Where does this leave us? We believe that prices have reached a level near $45/bbl at which US producers should start to adjust their drilling activity. Further, strengthening near-dated timespreads suggest that the draws we expect have yet to unravel. The threat of Libya/Nigeria production, the uncertainty on when and at what price level shale activity will slow and the shrinking window of time for the draws to normalize inventories before OPEC is tempted to ramp up all leave us cautious of calling for a sharp bounce in prices here.

And the summary:

  • The fast ramp-up in shale drilling and the unexpectedly n large rebound in Libya/Nigeria production are on track to slow the 2017 stock draws. This creates risks that the normalization in inventories will not be achieved by the time the OPEC cut ends next March. We expect this will leave prices trading near $45/bbl until there is evidence of (1) a decline in the US horizontal oil rig count, (2) sustained stock draws or (3) additional OPEC production cuts. Given that the market is now out of patience for large stock draws and increasingly concerned about next year’s balances, we believe that price upside will need to be front-end driven, coming from observable near-term physical tightness.
  • Cyclically, we believe that the balance of risks is nonetheless shifting from the downside to the upside: (1) global inventories are still drawing and we continue to forecast a deficit this year, (2) net long positioning is back to its February 2016 low level, (3) production disruptions are at their lowest levels in 5 years and skewed to the upside, (4) OPEC can (and in our view should) act and cut more than what Libya/Nigeria are adding, (5) our demand forecast remains above consensus expectations, and finally (6) we have yet to see if the US service sector can convert this unprecedented increase in drilling into production and what inflationary pressures this will create.

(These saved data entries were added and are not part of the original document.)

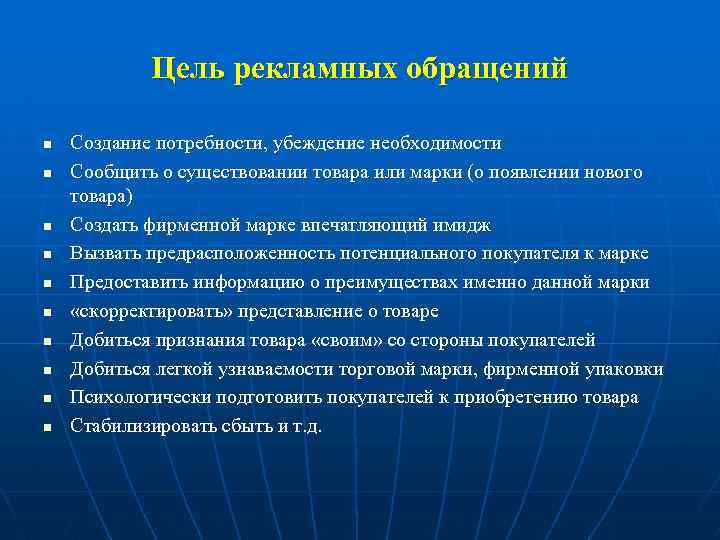 Цель рекламных обращений

- Создание потребности, убеждение необходимости
- Сообщить о существовании товара или марки (о появлении нового товара)
- Создать фирменной марке впечатляющий имидж
- Вызвать предрасположенность потенциального покупателя к марке
- Предоставить информацию о преимуществах именно данной марки
- «скорректировать» представление о товаре
- Добиться признания товара «своим» со стороны покупателей
- Добиться легкой узнаваемости торговой марки, фирменной упаковки
- Психологически подготовить покупателей к приобретению товара
- Стабилизировать сбыть и т.д.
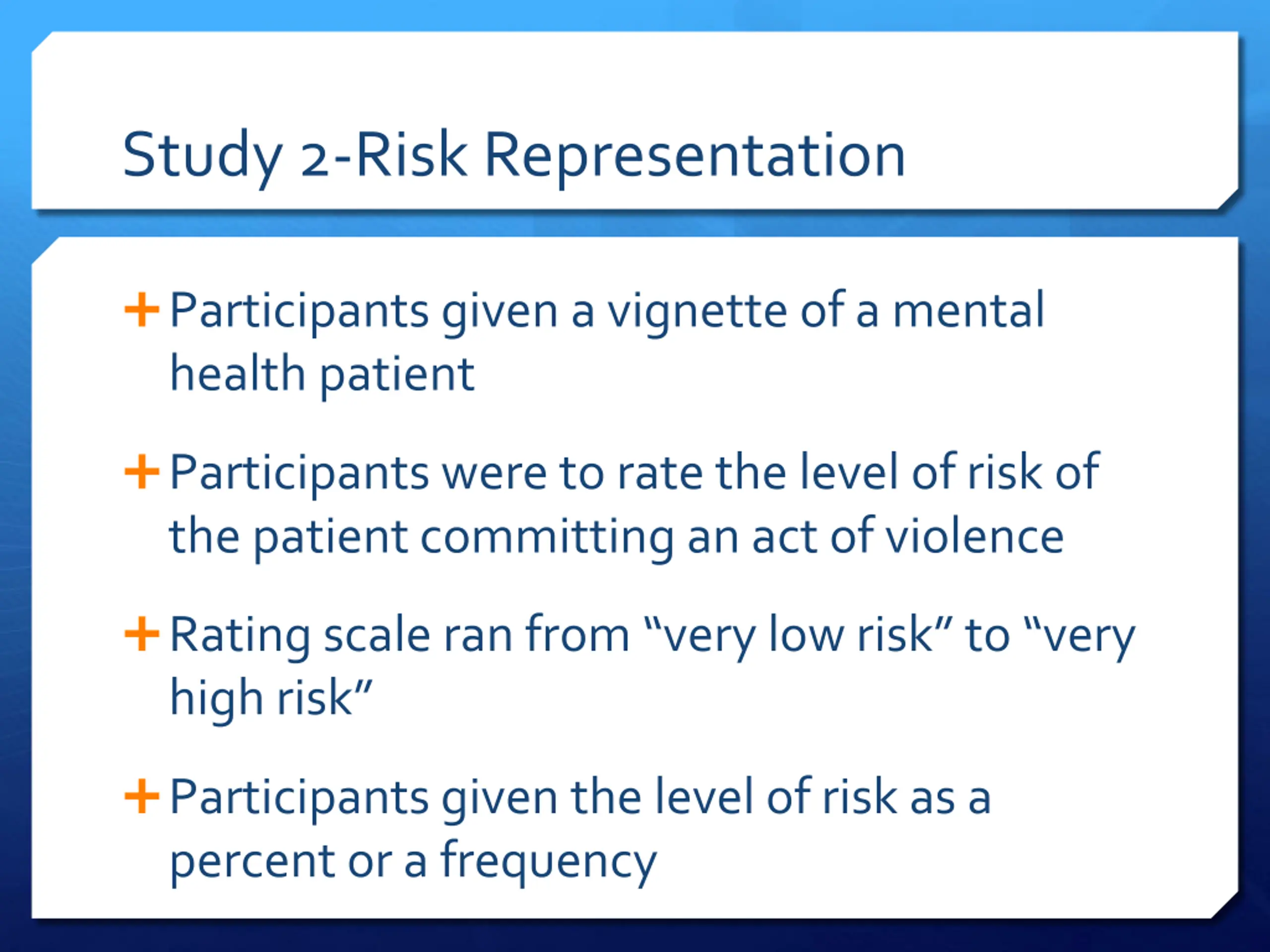 Study 2-Risk Representation

+ Participants given a vignette of a mental health patient

+ Participants were to rate the level of risk of the patient committing an act of violence

+ Rating scale ran from “very low risk” to “very high risk”

+ Participants given the level of risk as a percent or a frequency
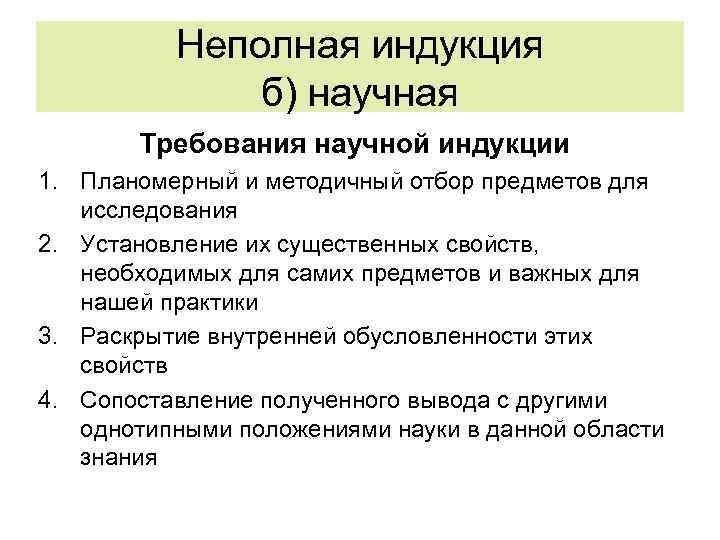 Неполная индукция
б) научная

Требования научной индукции

1. Планомерный и методичный отбор предметов для исследования
2. Установление их существенных свойств, необходимых для самих предметов и важных для нашей практики
3. Раскрытие внутренней обусловленности этих свойств
4. Сопоставление полученного вывода с другими однотипными положениями науки в данной области знания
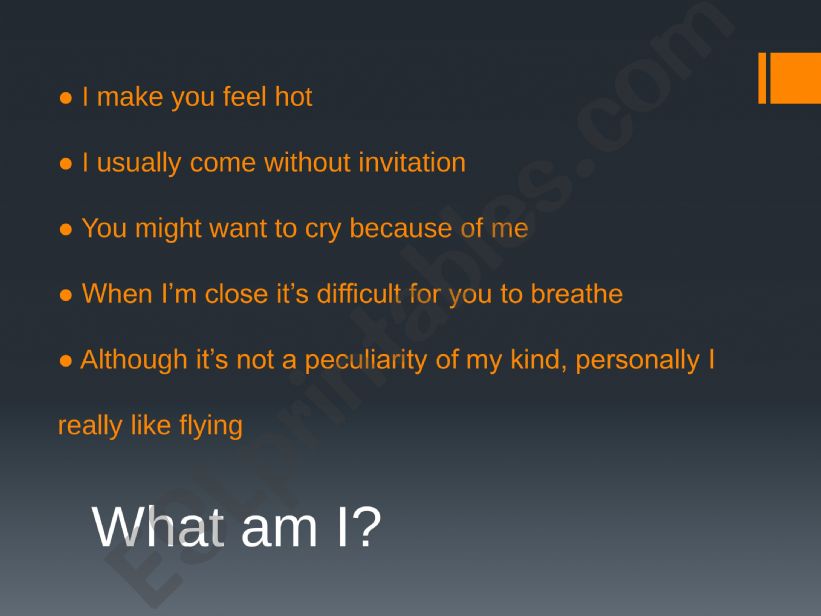 ● I make you feel hot

● I usually come without invitation

● You might want to cry because of me

● When I'm close it's difficult for you to breathe

● Although it's not a peculiarity of my kind, personally I really like flying

What am I?

ESLprintables.com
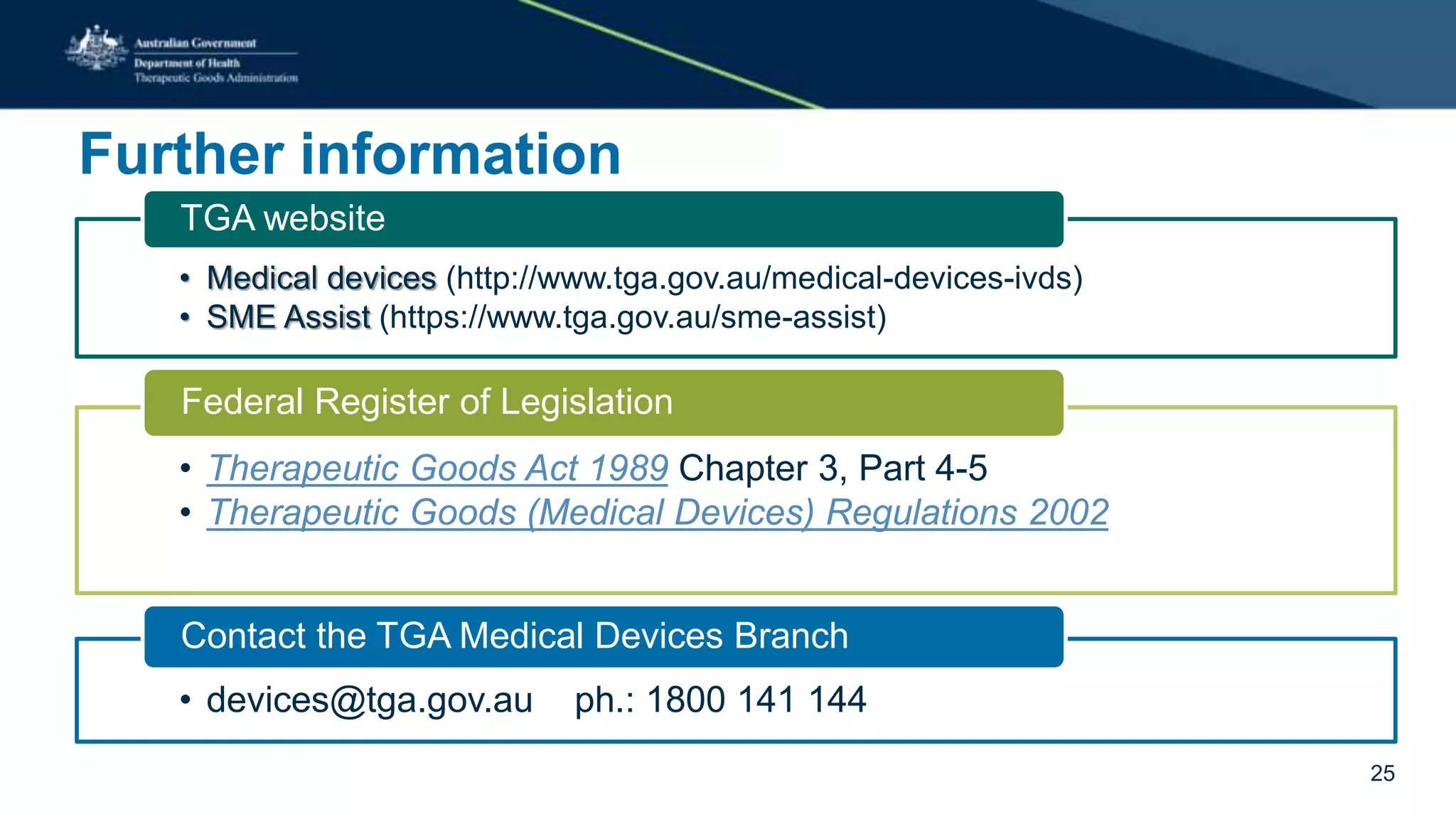 Australian Government
Department of Health
Therapeutic Goods Administration

Further information

TGA website

• Medical devices (http://www.tga.gov.au/medical-devices-ivds)
• SME Assist (https://www.tga.gov.au/sme-assist)

Federal Register of Legislation

• Therapeutic Goods Act 1989 Chapter 3, Part 4-5
• Therapeutic Goods (Medical Devices) Regulations 2002

Contact the TGA Medical Devices Branch

• devices@tga.gov.au ph.: 1800 141 144

25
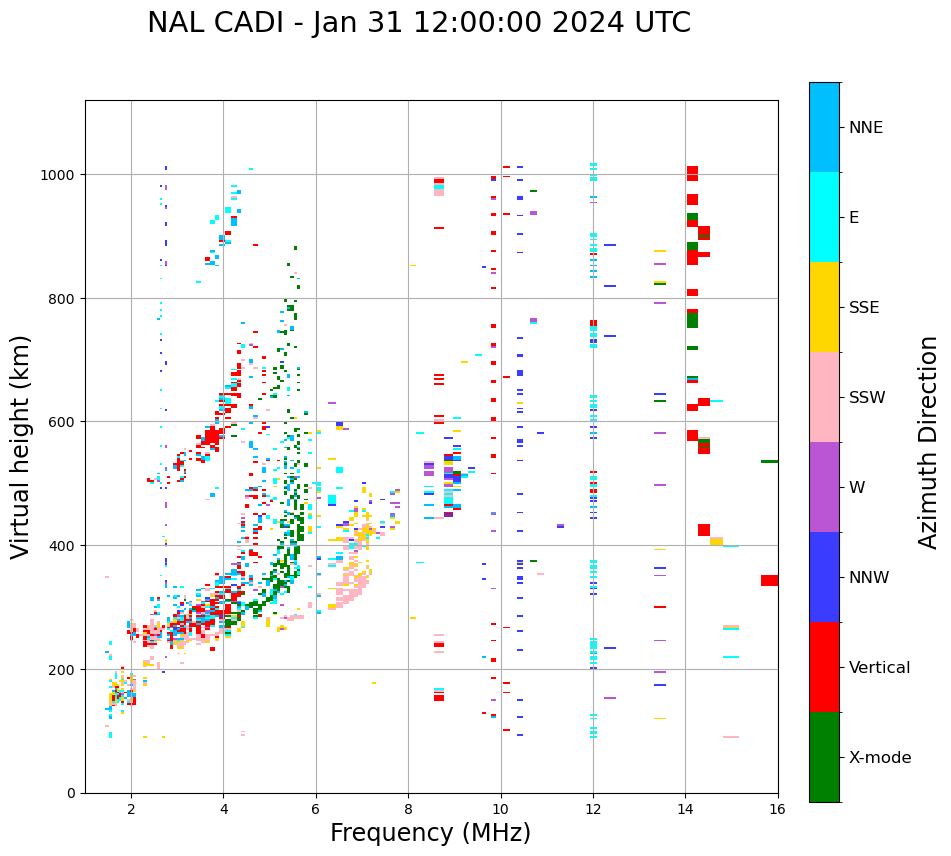 NAL CADI - Jan 31 12:00:00 2024 UTC

Virtual height (km)

1000
800
600
400
200
0

2 4 6 8 10 12 14 16

Frequency (MHz)

NNE
E
SSE
SSW
W
NNW
Vertical
X-mode

Azimuth Direction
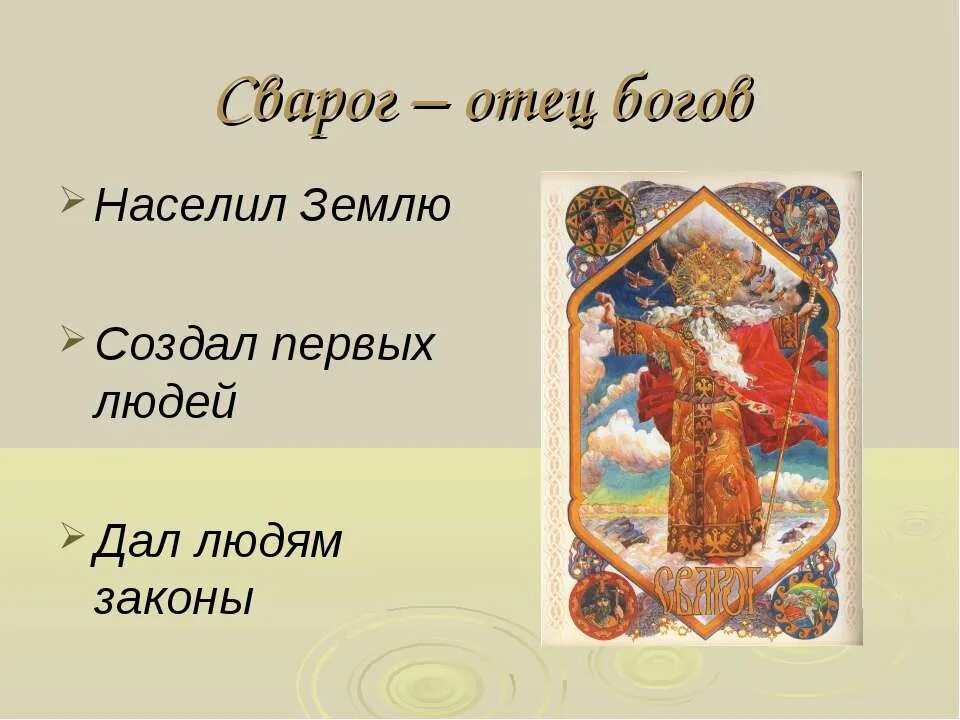 Сварог – отец богов

Населил Землю

Создал первых людей

Дал людям законы

СВАРОГ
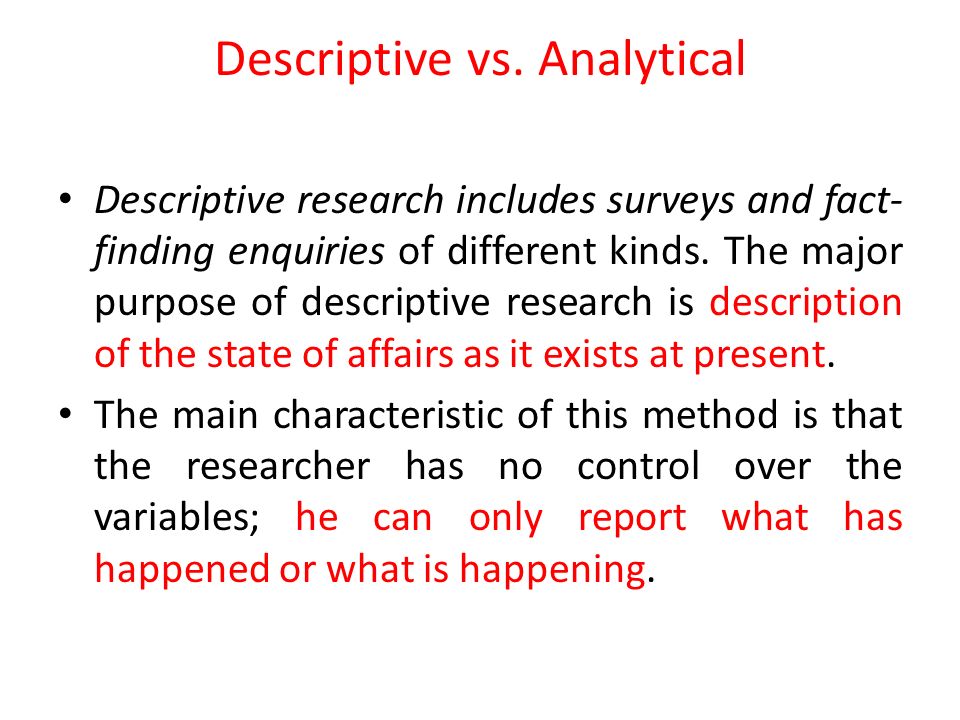 Descriptive vs. Analytical

• Descriptive research includes surveys and fact-finding enquiries of different kinds. The major purpose of descriptive research is description of the state of affairs as it exists at present.

• The main characteristic of this method is that the researcher has no control over the variables; he can only report what has happened or what is happening.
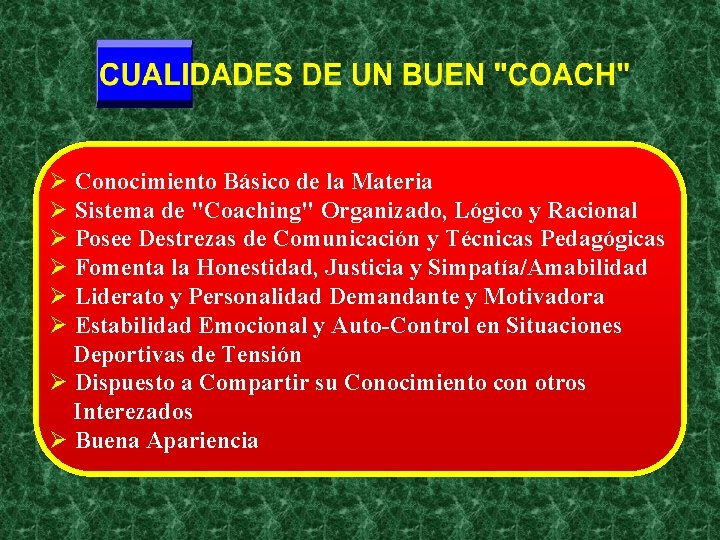 CUALIDADES DE UN BUEN "COACH"

➢ Conocimiento Básico de la Materia
➢ Sistema de "Coaching" Organizado, Lógico y Racional
➢ Posee Destrezas de Comunicación y Técnicas Pedagógicas
➢ Fomenta la Honestidad, Justicia y Simpatía/Amabilidad
➢ Liderato y Personalidad Demandante y Motivadora
➢ Estabilidad Emocional y Auto-Control en Situaciones Deportivas de Tensión
➢ Dispuesto a Compartir su Conocimiento con otros Interezados
➢ Buena Apariencia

As a result, while we are lowering our 3-mo WTI forecast to $47.50/bbl from $55/bbl previously, it remains above the forward curve.
  • Structurally, however, ongoing productivity gains for shale and cost deflation elsewhere corroborate our $50/bbl long-term WTI price anchor. While this leaves risk to our 2018-19 $55/bbl forecast squarely skewed to the downside, the shale breakeven discovery process is still a work in progress given the opposing forces of productivity gains, cost inflation and the dynamic cost structure of shale.

And the punchline of the whole report:

This leaves us cyclically bullish within a structurally bearish framework: the near-term price risks are now increasingly skewed to the upside while the low velocity deflationary forces of the New Oil Order are still at play.

Good luck figuring out what that means.